Eh no, caro Mazzarri: stavolta l'hai fatta grossa!


Eh no, caro Mazzarri: stavolta l'hai fatta grossa!
16/02/2012, 12:02

“Se ritengo ingombranti le candidature di Lippi e Maradona alla panchina del Napoli? No, anzi… voglio prendermi questo merito: se il club azzurro oggi è così ambito, è merito mio e del mio staff e del lavoro che abbiamo svolto in questi anni, prendendo una squadra in grosse difficoltà e portandola dov'è oggi”.
Gonfia il petto Mazzarri, incurante delle critiche e dell’intolleranza di chi lo giudica “antipatico”. Mostratosi tronfio d’orgoglio per il lavoro svolto alle pendici del Vesuvio, peraltro giustamente, ma anche uomo di poca memoria, evidentemente.
Non solo, perché oltre ad essere smemorato, il nostro allenatore si è mostrato incredibilmente presuntuoso, sostenendo che Marcello Lippi e Diego Maradona sarebbero attratti dalla panchina azzurra per merito suo.
Una baggianata colossale, caro mister, ci consenta di dirglielo stavolta.
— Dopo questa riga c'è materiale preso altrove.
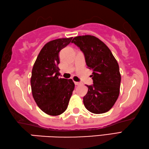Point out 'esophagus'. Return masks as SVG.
Returning <instances> with one entry per match:
<instances>
[{
  "label": "esophagus",
  "instance_id": "obj_1",
  "mask_svg": "<svg viewBox=\"0 0 149 149\" xmlns=\"http://www.w3.org/2000/svg\"><path fill=\"white\" fill-rule=\"evenodd\" d=\"M74 84L76 86H79V85H81L82 84L80 82H74Z\"/></svg>",
  "mask_w": 149,
  "mask_h": 149
}]
</instances>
Non perché il blasone del Napoli non sia cresciuto in questi due anni (è innegabile), ma perché quei due UOMINI (e lo scriviamo maiuscolo, badi bene) non sono certo legati alla città, che lei ha la fortuna momentaneamente di rappresentare, grazie al suo operato.
Già, perché se, caro mister, aprisse un po’ di più gli almanacchi e conoscesse la storia del calcio, saprebbe che sta parlando di due ex che ne hanno scritto pagine fondamentali. Uno, Maradona, ne è stato il Re incontrastato, un semi-Dio che qui viene adorato come fosse una divinità vera e propria. L’altro, Lippi, fu protagonista di una delle stagioni più convincenti del Napoli “recente”, nonché il Caronte capace di traghettare il calcio italiano, attraverso il lurido fiume di Calciopoli, dall’Inferno della vergogna al tetto del Mondo (2006, ndr).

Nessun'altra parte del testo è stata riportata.